The Taliban are Islamic and fit in this instance the anti-Western narratives so it is ''their business''. No capital to gain of votes in it for the bourgeois left (not the genuine Left)

Anonymous said...

No Jews? No news!

Anonymous said...

Thank you for writing this blog post to put on the internet

Anonymous said...

I bet the US announcement at the weekend that they will take Bagram Airbase back with force if necessary will bring out the protestors.

I.C. Clairly said...

Have you ever considered that most of the world rejects our values, and are under no obligation to accept them ? And maybe they are correct. Maybe Western birth rates wouldn't have plummeted, divorces skyrocketed, and myriad other social ills taken root if we so weren't obsessed with Feminism and other demonstrably corrosive ideologies.
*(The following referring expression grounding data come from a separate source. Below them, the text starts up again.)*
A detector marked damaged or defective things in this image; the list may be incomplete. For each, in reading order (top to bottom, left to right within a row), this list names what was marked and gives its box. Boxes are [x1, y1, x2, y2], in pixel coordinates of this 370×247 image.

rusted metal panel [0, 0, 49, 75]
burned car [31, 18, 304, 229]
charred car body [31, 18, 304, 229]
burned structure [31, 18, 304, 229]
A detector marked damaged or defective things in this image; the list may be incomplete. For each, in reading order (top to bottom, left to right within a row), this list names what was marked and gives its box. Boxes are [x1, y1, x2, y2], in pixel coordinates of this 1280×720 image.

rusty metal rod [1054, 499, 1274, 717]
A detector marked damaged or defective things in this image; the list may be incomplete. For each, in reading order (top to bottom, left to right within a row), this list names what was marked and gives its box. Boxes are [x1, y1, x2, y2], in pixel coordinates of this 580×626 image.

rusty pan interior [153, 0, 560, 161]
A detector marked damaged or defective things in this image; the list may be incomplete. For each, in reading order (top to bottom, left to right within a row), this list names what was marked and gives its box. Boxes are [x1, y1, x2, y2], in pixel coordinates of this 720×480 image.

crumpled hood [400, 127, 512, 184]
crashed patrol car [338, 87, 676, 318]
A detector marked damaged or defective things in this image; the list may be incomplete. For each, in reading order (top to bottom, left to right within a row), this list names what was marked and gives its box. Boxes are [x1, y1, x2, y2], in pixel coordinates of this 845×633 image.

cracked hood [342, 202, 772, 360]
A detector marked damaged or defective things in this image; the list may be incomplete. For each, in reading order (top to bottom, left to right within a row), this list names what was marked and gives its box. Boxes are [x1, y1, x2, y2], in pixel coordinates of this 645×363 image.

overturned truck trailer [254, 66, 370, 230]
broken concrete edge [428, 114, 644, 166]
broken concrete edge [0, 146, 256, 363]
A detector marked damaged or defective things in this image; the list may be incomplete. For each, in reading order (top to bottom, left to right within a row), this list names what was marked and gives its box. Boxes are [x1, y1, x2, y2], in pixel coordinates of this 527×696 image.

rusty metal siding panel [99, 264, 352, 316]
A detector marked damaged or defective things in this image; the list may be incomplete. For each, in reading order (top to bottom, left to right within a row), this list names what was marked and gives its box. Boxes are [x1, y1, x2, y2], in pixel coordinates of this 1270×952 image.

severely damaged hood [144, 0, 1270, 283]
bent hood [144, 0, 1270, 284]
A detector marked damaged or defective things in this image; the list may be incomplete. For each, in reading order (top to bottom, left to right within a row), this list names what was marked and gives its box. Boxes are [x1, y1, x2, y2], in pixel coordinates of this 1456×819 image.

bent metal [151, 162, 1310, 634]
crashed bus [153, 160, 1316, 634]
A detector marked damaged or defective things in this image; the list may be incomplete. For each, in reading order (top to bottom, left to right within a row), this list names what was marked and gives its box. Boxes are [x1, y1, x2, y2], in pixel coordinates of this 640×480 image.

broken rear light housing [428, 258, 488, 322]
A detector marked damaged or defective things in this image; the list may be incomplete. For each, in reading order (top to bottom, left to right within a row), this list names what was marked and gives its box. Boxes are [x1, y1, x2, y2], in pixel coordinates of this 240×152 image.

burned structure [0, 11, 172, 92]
Barend Vlaardingerbroek said...

Mainstream, moderate Islam has its own version of feminism. During my many years in the Middle East I came across a great many assertive, confident Muslim women whom one would think twice about crossing.
What definitely got them offside was same-sex marriage and the gender-bender bullshit especially where children are concerned. I was subjected to barrages of criticism of the 'wonderful West' with regard to those two "corrosive ideologies" and all I could do was meekly nod my head in agreement.

Anonymous said...

Whatever happened to the old phrase, ‘mind your own business’.

Anonymous said...

Saw yesterday a group of short films by Iranian directors on the topic of 'Women, Life, Freedom' : they were very good, if sometimes harrowing, and deserve greater exposure. But it's hard to engage on Afghan issues. The UN Special Rapporteur on Afghanistan is a NZer, and did a zoom a couple of months ago. I couldn't participate, and asked the organiser whether it could be recorded. The answer was no, because of the potential risk to Afghani participants.

Anonymous said...

Thank you for this article, putting plainly and simply that women are considered "non-persons" in Afghanistan, and completely inferior to men in the Islamic world. They are somehow an irrelevancy in the scheme of things, where patriarchal dominance in all matters is the order of the day. This day to day suffering of the women and girls of Afghanistan should be the catch cry of the varsity crowd that love to crow anti Israel rhetoric. Selective morality rules. The United Nations is not united at all and are not fit for purpose. They allow states with appalling human rights records to "fly under the radar" and carry on regardless. The average dog and cat in most civilised countries get a better life than females in Afghanistan. For shame.